The new story is happening now, too, and the moment is ripe for it. There are progressive alternatives to the non-solutions offered by the right. The People's Budget, proposed by the Congressional Progressive Caucus, outperforms the Republican budget proposal, reducing the deficit by "shifting the tax burden more fairly to high-income individuals and corporations," instead of low-income, middle- and working-class Americans.

The People's Budget isn't the only progressives plan out there. "Our Fiscal Security," an economic blueprint from Demos, the Economic Policy Institute, and the Century Foundation, cuts defense spending amnd targets increases in public investment, while repealing the Bush tax cuts for the wealthy. And, as Dan Marans points out, there are a number of other progressive tax ideas that Washington isn't talking about.

Washington isn't talking about these ideas, but there's a growing hunger in America for a "new story." Republicans claim that preserving the Bush tax cuts for the wealthy is in the interest of small businesses, but small business owners are starting to demand a repeal of the Bush tax cuts.

Its a common complaint from small business owners. While congressional Republicans and entrenched corporate lobbying groups like the U.S. Chamber of Commerce — which is holding a Wednesday meeting on small business priorities — and the National Federation of Independent Business (NFIB) have been pushing hard to preserve the Bush tax cuts for the wealthy by touting the interests of small firms, much of the small business community is demanding that those very tax cuts be repealed. The tax breaks for the wealthy will add $700 billion to the debt over the next 10 years, according to the White House's Office of Management and Budget. And many small firms say that money would be better spent on direct aid to the middle class.

"We are fed by our consumers, not by our tax breaks," says Rick Poore, owner of Designwear, Inc., a screen-printing business based in Lincoln, Neb. "If you drive more people to my business, I will hire more people. It's as simple as that. If you give me a tax break, I'll just take the wife to the Bahamas."

Those small business owners are not alone Patriotic millionaires are calling for the expiration of Bush tax cuts for the wealthy — their own tax cuts. Plus, recent polls show that a majority of Americans support raising taxes on the rich, and oppose shredding safety net programs.

Broke! Rescind Bush TaxcutsAlarmed by rising national debt and increasingly downbeat about their country's course, Americans are clear about how they want to attack the government's runway budget deficits: raise taxes on the wealthy and keep hands off of Medicare and Medicaid....

On tackling the deficit, voters by a margin of 2-to-1 support raising taxes on incomes above $250,000, with 64 percent in favor and 33 percent opposed.

Independents supported higher taxes on the wealthy by 63-34 percent; Democrats by 83-15 percent; and Republicans opposed by 43-54 percent....

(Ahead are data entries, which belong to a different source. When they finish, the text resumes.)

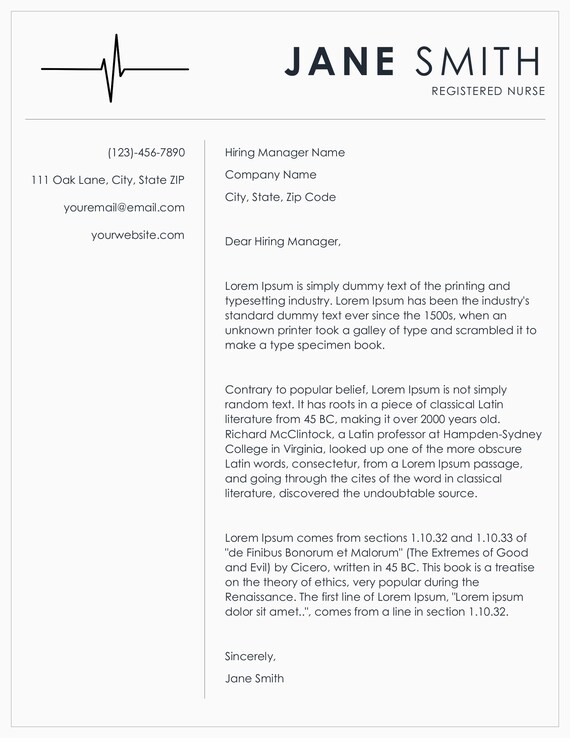 JANE SMITH
REGISTERED NURSE

(123)-456-7890

111 Oak Lane, City, State ZIP

youremail@email.com

yourwebsite.com

Hiring Manager Name

Company Name

City, State, Zip Code

Dear Hiring Manager,

Lorem Ipsum is simply dummy text of the printing and typesetting industry. Lorem Ipsum has been the industry's standard dummy text ever since the 1500s, when an unknown printer took a galley of type and scrambled it to make a type specimen book.

Contrary to popular belief, Lorem Ipsum is not simply random text. It has roots in a piece of classical Latin literature from 45 BC, making it over 2000 years old. Richard McClintock, a Latin professor at Hampden-Sydney College in Virginia, looked up one of the more obscure Latin words, consectetur, from a Lorem Ipsum passage, and going through the cites of the word in classical literature, discovered the undoubtable source.

Lorem Ipsum comes from sections 1.10.32 and 1.10.33 of "de Finibus Bonorum et Malorum" (The Extremes of Good and Evil) by Cicero, written in 45 BC. This book is a treatise on the theory of ethics, very popular during the Renaissance. The first line of Lorem Ipsum, "Lorem ipsum dolor sit amet..", comes from a line in section 1.10.32.

Sincerely,

Jane Smith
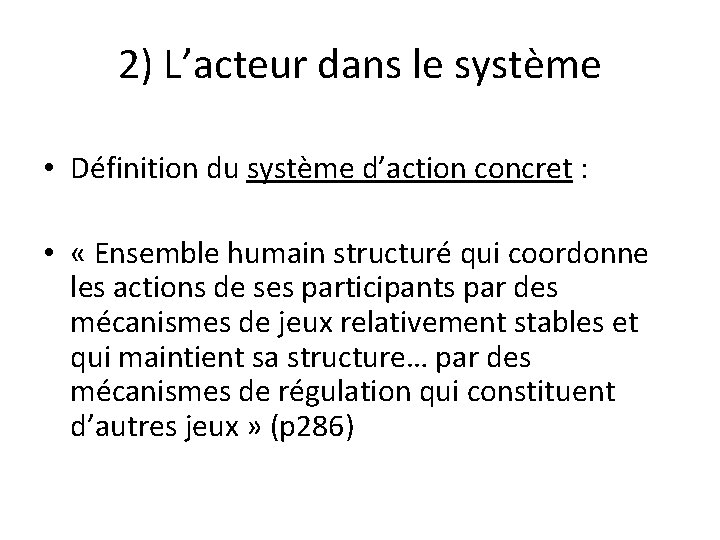 2) L’acteur dans le système

• Définition du système d’action concret :

• « Ensemble humain structuré qui coordonne les actions de ses participants par des mécanismes de jeux relativement stables et qui maintient sa structure… par des mécanismes de régulation qui constituent d’autres jeux » (p286)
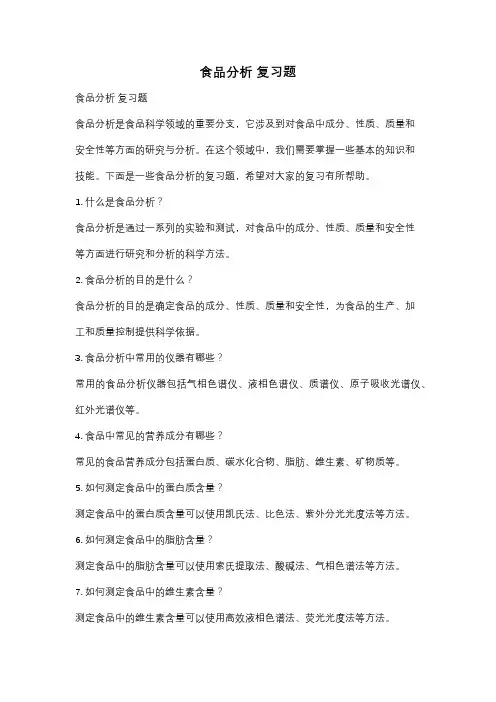 食品分析 复习题

食品分析 复习题

食品分析是食品科学领域的重要分支，它涉及到对食品中成分、性质、质量和安全性等方面的研究与分析。在这个领域中，我们需要掌握一些基本的知识和技能。下面是一些食品分析的复习题，希望对大家的复习有所帮助。

1. 什么是食品分析？

食品分析是通过一系列的实验和测试，对食品中的成分、性质、质量和安全性等方面进行研究和分析的科学方法。

2. 食品分析的目的是什么？

食品分析的目的是确定食品的成分、性质、质量和安全性，为食品的生产、加工和质量控制提供科学依据。

3. 食品分析中常用的仪器有哪些？

常用的食品分析仪器包括气相色谱仪、液相色谱仪、质谱仪、原子吸收光谱仪、红外光谱仪等。

4. 食品中常见的营养成分有哪些？

常见的食品营养成分包括蛋白质、碳水化合物、脂肪、维生素、矿物质等。

5. 如何测定食品中的蛋白质含量？

测定食品中的蛋白质含量可以使用凯氏法、比色法、紫外分光光度法等方法。

6. 如何测定食品中的脂肪含量？

测定食品中的脂肪含量可以使用索氏提取法、酸碱法、气相色谱法等方法。

7. 如何测定食品中的维生素含量？

测定食品中的维生素含量可以使用高效液相色谱法、荧光光度法等方法。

Voters oppose cuts to [Medicare and Medicaid] by 80-18 percent. Even among conservatives, only 29 percent supported cuts, and 68 percent opposed them.

The point is that the "old story" must not be the only story. We can't effectively discuss where we are now without talking about how we got here. It's like getting lost on a long journey. It wouldn't make sense to toss the map aside and declare that talking about where we've been isn't going to get us where we want to go. At some point we have to pull out the map, and pinpoint where we made a wrong turn, before we can find a way to get back on the right path.

The "new story" is the story of where we're doing and how we're going to get there. It needs telling when we've made progress towards getting back on the right path, and when we need encouragement to keep moving in the right direction. It needs telling to point out the next turn will take us closer to getting back on the right path, to make sure we don't get lost again.

Progressives need to remember and remind Americans of the "old story" of how we got here, AND tell the "new story" of how we will get back on course to a better destination.